Lv.99

のなめ

第1話 暴挙の王




 魔王城。


 それは魔王の眠る城であり、俺の旅の終着点とも言えよう。




 世界を旅し、小さな村から出た俺はいつの間にか誰もが知る勇者になっていた。大きな鳥の背中に乗れば、世界中のどこへだって行けた。いや、それだけじゃない。海底も、神の城も、過去の世界にだって行って来た。

 長い年月を経て、ようやくここまで来たのだ。


 かつて一緒に旅をした仲間はもういない。一人、また一人と新たな土地で出会いを見つけ、みんなそれぞれの幸せを育んでいる。




 だが、俺は違う。


 勇者として魔王を倒し、この世界に平和をもたらすことを亡き父から受け継いだ運命。魔王を倒すことだけが俺の生き様であり、俺の存在価値だ。世界に平和をもたらさないことには俺の幸せなんて――。



「ゆうしゃゆうしゃッ!ここの壁を壊すのだ」



 幼く可愛らしい声とは裏腹に、物騒な言葉が俺の思考を停止させた。

 本当に扱えるのか?と疑問に思うほどに、その小さな身体には似合わないゴツ目のハンマーを持った女の子が、目の前の壁を今にも破壊しそうな勢いで睨みつけていた。



「ほ、ほんとにやるのか?」



「勿論なのだ」



 その子が即答した。


『ここ』と言われた場所の壁を触ってみるが、さすがは魔王城とだけあってなかなかに立派な作りだ。苔のような少しだけ柔らかい触感の布が張られたその壁は、少し小突いたくらいでは全く音がせず、相当厚いと見える。

 加えて、壁に等間隔で立てられた蝋燭の光がゆらゆらと動く俺と女の子の影をつくる。唯一の光であるその炎は通路を薄暗く照らしており、派手さはないながらも最終ダンジョンという高貴さ不気味さをしっかりと醸し出していた。

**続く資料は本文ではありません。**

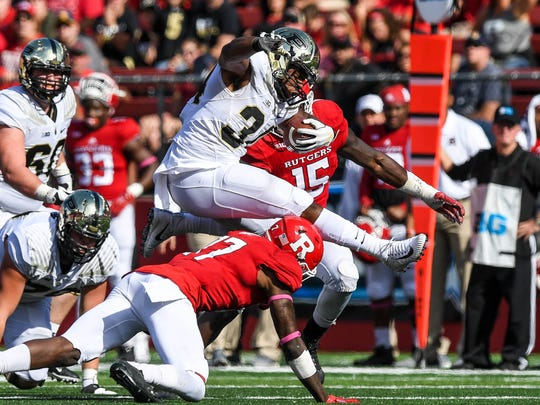 Oct 21, 2017; Piscataway, NJ, USA; Purdue Boilermakers running back Richie Worship (34) leaps over Rutgers Scarlet Knights defensive back K.J. Gray (17) in the third quarter at High Point Solutions Stadium. Mandatory Credit: Dennis Schneidler-USA TODAY Sports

 壁をハンマーでたたき壊すなんて奇策、どう考えても上手くわけがない……。

 と思いつつも、一度言い出したら止められないことは十分理解している。それゆえに、俺が今できることとしたら、その成り行きを見守ることくらいだ。



「ん」



 と、女の子が笑顔で、俺に手を差し出した。どう考えても扱えそうにないハンマーとともにだ。



「えっと……俺がやるのか?」



「当然なのだ。ライラにこのハンマーは使えないのだ」



 自分のことをライラと呼んだその女の子は少しだけ偉そうに言葉を返すと、早く受け取れと言わんばかりに俺を見つめた。そして、ほぼ無理矢理にハンマーを俺に押し付けると、その壁から少し距離をとったところの絨毯に座った。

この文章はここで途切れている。